Around Berlioz was the same sea of mediocrity which surrounded every great composer since Gluck. But Berlioz lived in Paris, which during the mid-19th century had a far more dynamic culture than Vienna – a city which remained a backwater during that era in all regards except music and geopolitics. And in Paris, the kind of grandeur one finds in Berlioz was what moved mountains in all the arts.

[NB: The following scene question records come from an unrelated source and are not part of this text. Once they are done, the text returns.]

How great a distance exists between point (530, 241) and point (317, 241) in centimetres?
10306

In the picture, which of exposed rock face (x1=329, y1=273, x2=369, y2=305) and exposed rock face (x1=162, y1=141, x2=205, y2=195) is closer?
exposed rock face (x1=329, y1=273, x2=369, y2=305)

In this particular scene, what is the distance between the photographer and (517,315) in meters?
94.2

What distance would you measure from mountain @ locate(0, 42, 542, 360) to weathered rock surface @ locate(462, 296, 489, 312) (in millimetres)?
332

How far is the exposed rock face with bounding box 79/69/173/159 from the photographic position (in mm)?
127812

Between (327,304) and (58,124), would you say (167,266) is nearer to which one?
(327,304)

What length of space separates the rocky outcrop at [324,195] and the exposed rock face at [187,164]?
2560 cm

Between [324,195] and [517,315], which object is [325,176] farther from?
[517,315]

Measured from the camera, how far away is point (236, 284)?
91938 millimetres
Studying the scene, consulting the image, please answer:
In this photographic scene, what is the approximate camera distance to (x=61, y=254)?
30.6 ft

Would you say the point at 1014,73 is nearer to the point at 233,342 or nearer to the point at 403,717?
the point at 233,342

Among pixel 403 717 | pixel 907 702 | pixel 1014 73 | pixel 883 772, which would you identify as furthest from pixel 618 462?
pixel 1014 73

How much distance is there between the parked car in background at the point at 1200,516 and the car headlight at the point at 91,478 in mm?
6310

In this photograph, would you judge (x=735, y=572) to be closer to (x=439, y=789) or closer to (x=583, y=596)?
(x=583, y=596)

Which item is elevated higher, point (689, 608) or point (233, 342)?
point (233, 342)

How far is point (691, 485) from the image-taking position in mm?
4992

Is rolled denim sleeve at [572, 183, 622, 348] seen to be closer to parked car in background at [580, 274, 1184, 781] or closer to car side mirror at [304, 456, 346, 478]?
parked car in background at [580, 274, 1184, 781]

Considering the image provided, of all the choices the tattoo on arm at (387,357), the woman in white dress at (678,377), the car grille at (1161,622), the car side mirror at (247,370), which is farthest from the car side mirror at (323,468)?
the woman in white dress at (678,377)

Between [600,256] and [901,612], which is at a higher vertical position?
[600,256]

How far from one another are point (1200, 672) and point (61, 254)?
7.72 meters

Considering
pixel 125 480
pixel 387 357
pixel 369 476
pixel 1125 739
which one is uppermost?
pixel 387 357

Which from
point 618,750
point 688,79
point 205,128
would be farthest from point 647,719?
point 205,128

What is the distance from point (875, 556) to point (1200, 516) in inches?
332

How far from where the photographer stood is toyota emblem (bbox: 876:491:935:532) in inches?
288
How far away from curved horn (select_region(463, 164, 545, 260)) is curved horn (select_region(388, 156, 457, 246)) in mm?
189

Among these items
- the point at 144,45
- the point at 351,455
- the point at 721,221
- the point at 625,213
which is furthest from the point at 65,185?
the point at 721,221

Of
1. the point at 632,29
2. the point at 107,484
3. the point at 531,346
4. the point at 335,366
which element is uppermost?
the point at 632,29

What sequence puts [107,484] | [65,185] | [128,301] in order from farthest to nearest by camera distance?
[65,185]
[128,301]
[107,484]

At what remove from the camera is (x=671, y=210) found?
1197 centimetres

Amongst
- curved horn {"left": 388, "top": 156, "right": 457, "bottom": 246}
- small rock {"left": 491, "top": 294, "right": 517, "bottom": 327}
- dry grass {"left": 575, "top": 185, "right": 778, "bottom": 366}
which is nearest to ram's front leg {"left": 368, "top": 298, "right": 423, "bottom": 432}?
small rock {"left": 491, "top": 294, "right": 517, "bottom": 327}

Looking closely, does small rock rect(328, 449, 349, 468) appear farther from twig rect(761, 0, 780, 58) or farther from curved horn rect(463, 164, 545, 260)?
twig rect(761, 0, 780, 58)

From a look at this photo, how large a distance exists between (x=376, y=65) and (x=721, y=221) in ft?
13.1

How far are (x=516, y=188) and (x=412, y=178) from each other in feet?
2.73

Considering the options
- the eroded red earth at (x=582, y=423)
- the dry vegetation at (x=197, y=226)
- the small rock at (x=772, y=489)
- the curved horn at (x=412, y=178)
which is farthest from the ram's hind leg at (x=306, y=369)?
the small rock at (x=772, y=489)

 The grand opera of the 1830’s and 40’s had to keep up with the spectacle of modern literature. Just as the grand cinema of Steven Spielberg and George Lucas killed modern theatergoer’s desire for intimacy and wit, the desire for the sparkle and elegance of Rossini or Bellini was ultimately killed not by Grand Opera, but by the sheer grandeur of the vast theatrical scenes readers could find in the novels of Balzac, Hugo, Dumas, and Stendahl (to say nothing of Walter Scott in translation). Imitating Goethe’s example, romantic poets around Europe wrote verse dramas for a ‘theater of the mind.’ Modern opera was as yet a mere imitation of what people experienced in these other genres, and at first gave lots of operas with lots of noise and expense, but little quality (sound familiar?).

With the social utility which newly bourgeois families demanded of their art, and the universal language which democratic revolutions demanded, music was the single most important artform at the turn of the 19th century, and no one should have taken offense when I declared that those years between 1780 and 1830 were a rain of musical beauty unprecedented in human history, and as yet unequaled. And even so, the effect which all this great democratic music to inflame the masses and entertain the bourgeois produced upon the world was Romanticism itself. The anthems of an age of liberty must be written in music, for music evokes passion, and Romanticism was passion’s eruption. The poets and philosophers of the extremely unimperial and relatively free late-18th century Germany – Goethe, Kant, Hegel, Herder, Schiller, Hamann, Lessing, Kleist, Klopstock, Hoffman, Fichte, - awakened the Romantic urge to express more than the two constricting polls of an artist’s goal: to inspire worship and to entertain, which was then given passion to the masses by Beethoven. Meanwhile, turn of the 19th century English poets like Byron, Keats, Wordsworth, Shelley, Blake, and Coleridge read their German predecessors,  and so did painters from both countries like Turner and Friedrich, who then passed their influence to early 19th century French painters like Delacroix and Gericault, who then passed their influence to French writers and poets like Balzac, Hugo, Dumas, and Stendahl; who then passed on their influence to poets like Alfred de Musset, Gerard de Nerval, Alphonse de Lamartine, and Theophile Gautier.  Beethoven may have captured the world-spirit of the age, the other arts lay in wait like sleeping giants, and when Romanticism hit Europe, they pounced back upon the cultural scene. All music could do was to catch up.